Als sie nun von Temerity im Bus angesprochen wird und sieht, mit wie viel Humor die junge Frau mit ihrer Behinderung umgeht, wird Ellen neugierig. Sie folgt Temerity, als diese aus dem Bus aussteigt, und kann kurz darauf verhindern, dass der blinden Frau die Handtasche geraubt wird. Aus diesem Moment entsteht zwischen den beiden Frauen eine Freundschaft, die beiden guttut. Gemeinsam fangen die beiden an, sich in das Leben von Ellens Nachbarn und Arbeitskollegen zu mischen. Dabei beginnt das Ganze vollkommen harmlos mit einem falsch zugestellten Brief, von dem Ellen sich nicht sicher ist, ob sie ihn der wirklichen Empfängerin zukommen lassen soll, und steigert sich im Laufe der Zeit zu immer absurderen Aktionen.
Obwohl Shari Shattuck in ihrem Roman „Tage wie Salz und Zucker“ immer wieder tiefer gehende Themen anspricht, war für mich diese Geschichte wie Popcorn-Kino, denn da macht man sich auch keine Gedanken über den Realismus der diversen Wendungen oder die Risiken, die die Figuren eingehen, sondern genießt einfach eine lustige (und wohltuende) Geschichte. Unter dieser Voraussetzung hat es mir Spaß gemacht mitzuerleben, wie Ellen sich von der Beobachterin zur Akteurin entwickelt, wie sie immer häufiger kleinen Impulsen nachkommt und wie die Tatsache, dass sie Pläne für den Tag hat und eine Verabredung einhalten möchte, ihr Leben aufhellt. Im Vergleich zu Ellen bleiben die restlichen Figuren relativ blass, aber das ist nicht schlimm, denn die Geschichte dreht sich vor allem um Ellen und darum, wie selbst kleine Dinge Einfluss auf das Leben eines Menschen nehmen können.

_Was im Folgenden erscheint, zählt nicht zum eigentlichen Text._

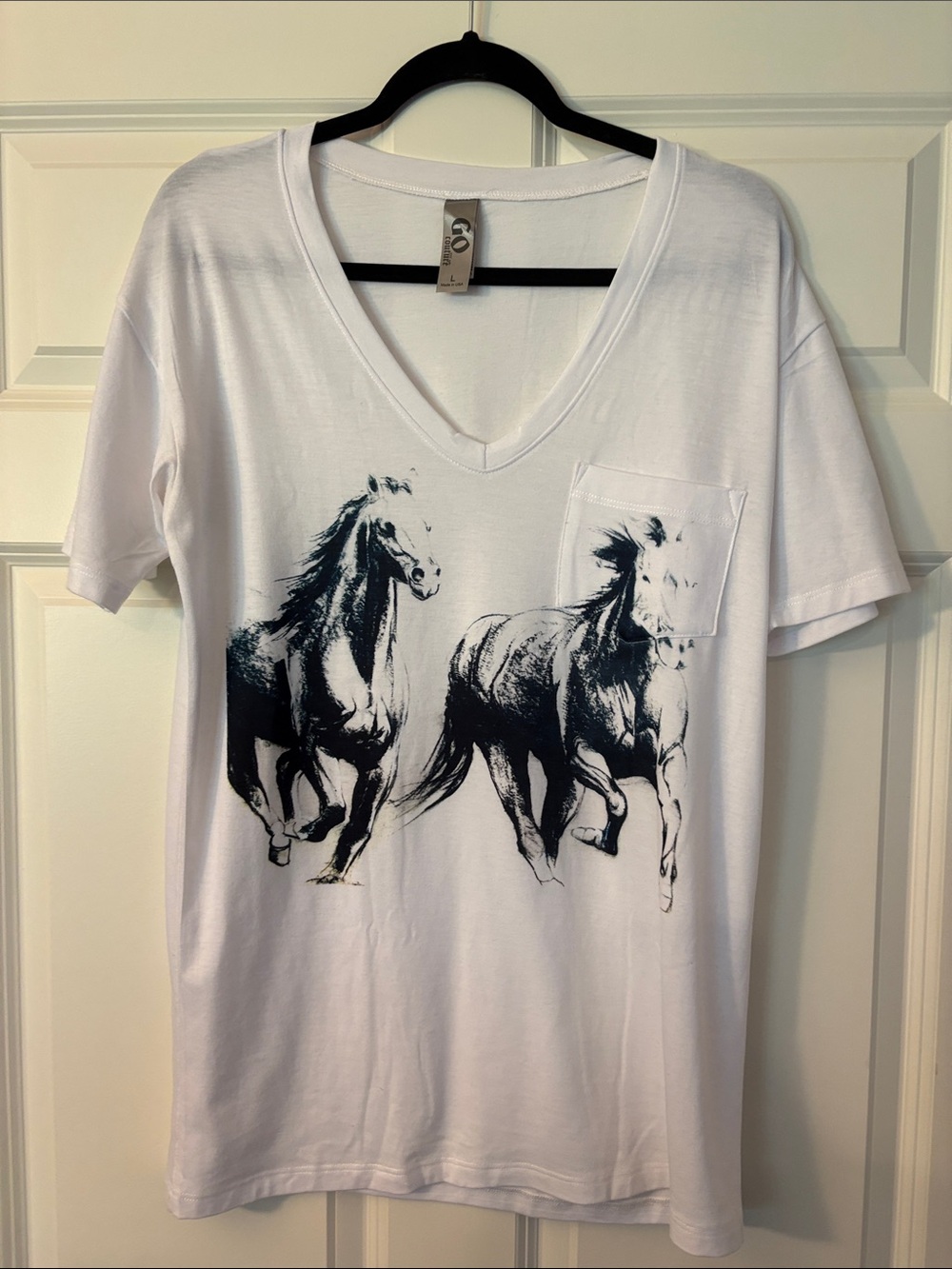 Go Couture White Short Sleeve V-Neck Tee with Navy Horse Print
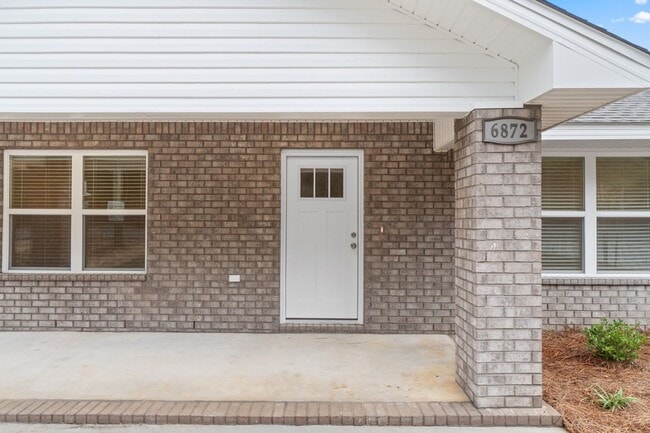 Building Photo - Charming Modern Duplex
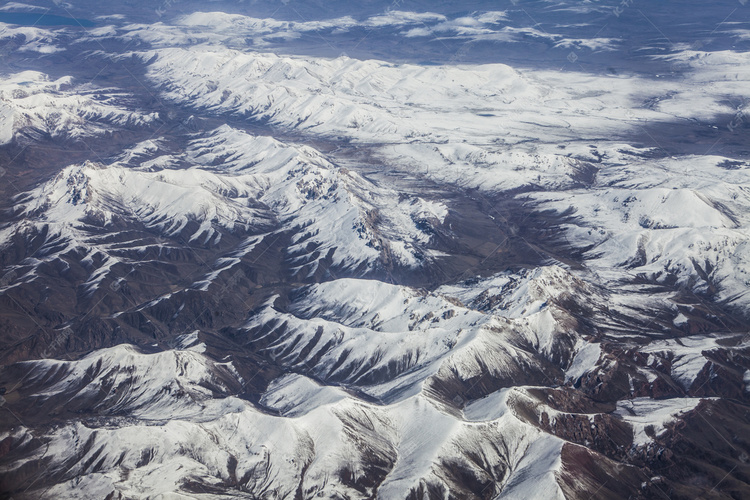 航拍土地雪山摄影图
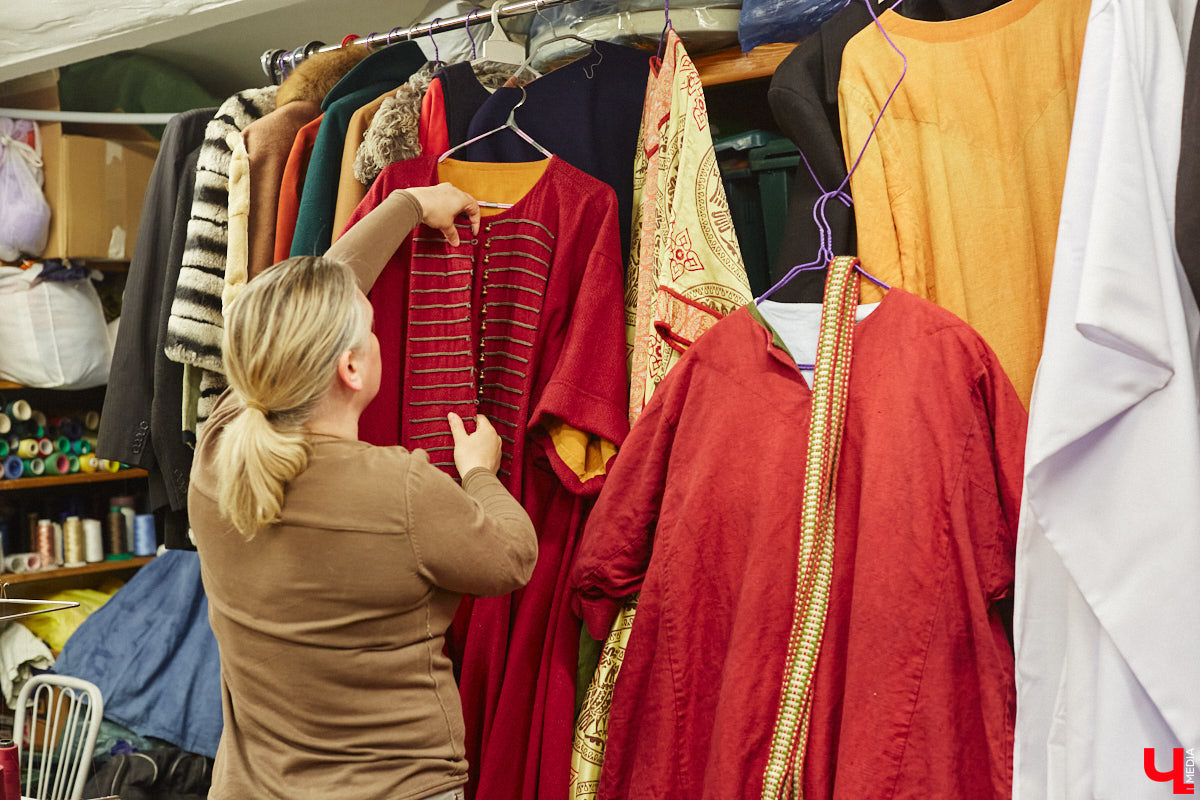 Пока ученые пытаются изобрести машину времени, во Владимире ею вовсю пользуются. Закинуть она может не только в любую эпоху, но и в параллельный мир. Достаточно облачиться в нужный наряд. Управляют устройством владимирские швеи. Благодаря их помощи «Ключ-Медиа» смог совершить небольшое путешествие по вехам истории.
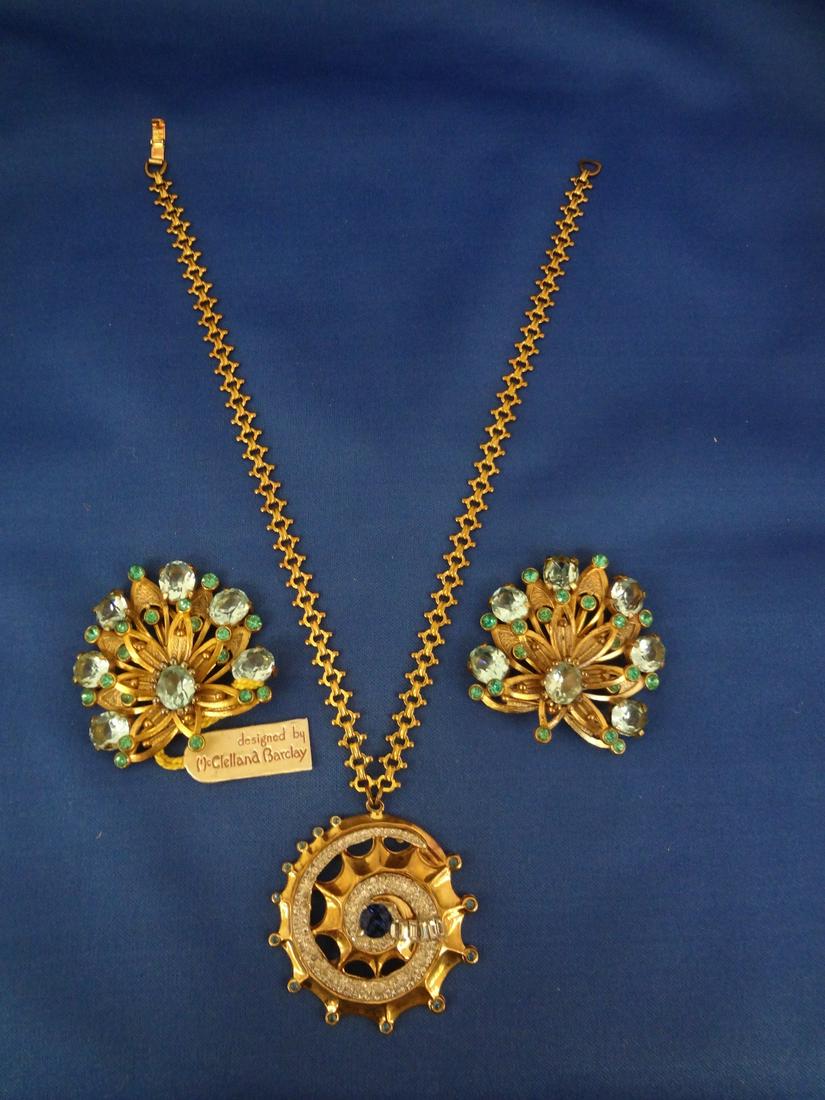 McClelland Barclay Necklace and 2 Fur Clips Blue (1 of 6)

Vielleicht funktioniert dieser Roman so gut, weil man sich einfach manchmal wünscht, dass das Leben so wäre, dass der kleine Drogendealer doch ein netter Mensch ist und Hunde mag, dass die verzweifelte junge Mutter jemanden findet, der sich um sie und ihr Baby kümmert, dass man trotz Trauer einen Weg findet, um auf positive Weise mit dem Verlust eines Menschen umgehen zu können, oder eben, dass man selbst den Mut findet, jemandem beizustehen, der in Schwierigkeiten steckt.